My parents split up when I was very young. I don’t remember how young, exactly, but I was certainly not much older than 5 or 6. Aside from perhaps a few short visits (I only actually remember one), I didn’t see him again until three decades of wondering finally came to a head and I reached out to reconnect with him. Considering that we’ve only had a handful of weekend visits over the last few years to get to know each other, and although we’ve been carefully picking our way toward building something akin to a relationship, he’s still all but a complete stranger at this point.

But this freewheeling entrepreneurial spirit is one of the first things I picked up on. And it was so amazing to see it in someone else related to me. I felt like the Ugly Duckling, finally finding someone who looked like me and who considered the way I lived and thought to be normal, after a lifetime growing up around people who thought I was dangerously deluded and who hoped I would come to my senses before something horrible happened to me.

It was all there: The automatic, always-on eye for the angle. The love of spinning out newly-conceived business ideas that strike us almost fully formed after just a brief glimpse of some inspirational spark. The palpably electric excitement we both exude when discussing our mutually favorite topic.

At first I just sat there, listening to him go on about his latest ideas for retiring into a side business flipping real estate, amused and pleased to see we had so much in common. Then it suddenly hit me like a punch to the gut.

Oh. My. God.

Here is a man who sounds just like me. And he’s happy. He’s nicely, normally successful with a nice, normal life and a nice, normal, loving relationship. He’s not cynical or distrusting of life or beaten down by visions of a life never lived. He’s not afraid of trying something new, or hesitant to strike out on his own.

And - Holy Paradigm-Shifting Realizations, Batman! - he’s half of my genetic makeup.

Huh. I’m may not be crazy after all. I might even be…gasp…normal!

This realization was so startling and so overwhelming that it shook me to my bones, shook me to finally see someone sitting across the family table who considered my way of thinking - that I could build my own life the way I wanted it and make it come true by the work of my own hands, without anyone else’s permission or sign-off - to actually be a normal, reasonable way to think. I reeled from the insight. Years later, I’m still reeling.

It was like coming home. Actually, no. It wasn’t.
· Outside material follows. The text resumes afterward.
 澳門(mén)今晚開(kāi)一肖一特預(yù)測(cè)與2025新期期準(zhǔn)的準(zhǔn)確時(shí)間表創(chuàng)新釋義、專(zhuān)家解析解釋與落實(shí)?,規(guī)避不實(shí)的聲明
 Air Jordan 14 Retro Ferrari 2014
It was more like finding a doorway in the home you’ve lived in all your life that you’d somehow never noticed before, which, when opened, leads to an entirely new and extensive wing full of cool rooms, amazing vistas and interesting furnishings that you never knew existed, yet that are all nonetheless strangely familiar and delightfully far more suited to your tastes than the dull and ill-fitting hand-me-downs you’ve been getting by with this whole time.

As far as I’m concerned, entrepreneurial spirit is in my blood. It was passed down on my father’s side and fought like hell for purchase in the thin, hardscrabble soil of a hostile environment. Denied any encouragement or support, and indeed considered to be something of a toxic and pernicious weed, this innate drive nonetheless managed to send roots clear down into my soul and grow into a vibrant, flourishing vine that no one in my family knew how to deal with or understand.

Until, that is, I met my father. Whose gift of allowing me to see myself reflected in him has acted like the happy identification of a previously ill-considered weed as a rare and beautiful flower, freeing me from what I felt was a constant struggle to find my place in a world that didn’t fit and letting me see that I was exactly who I was supposed to be, where I was supposed to be, the whole time.

In finding him, I found myself.

Merry Christmas, Dad. And thanks. For everything.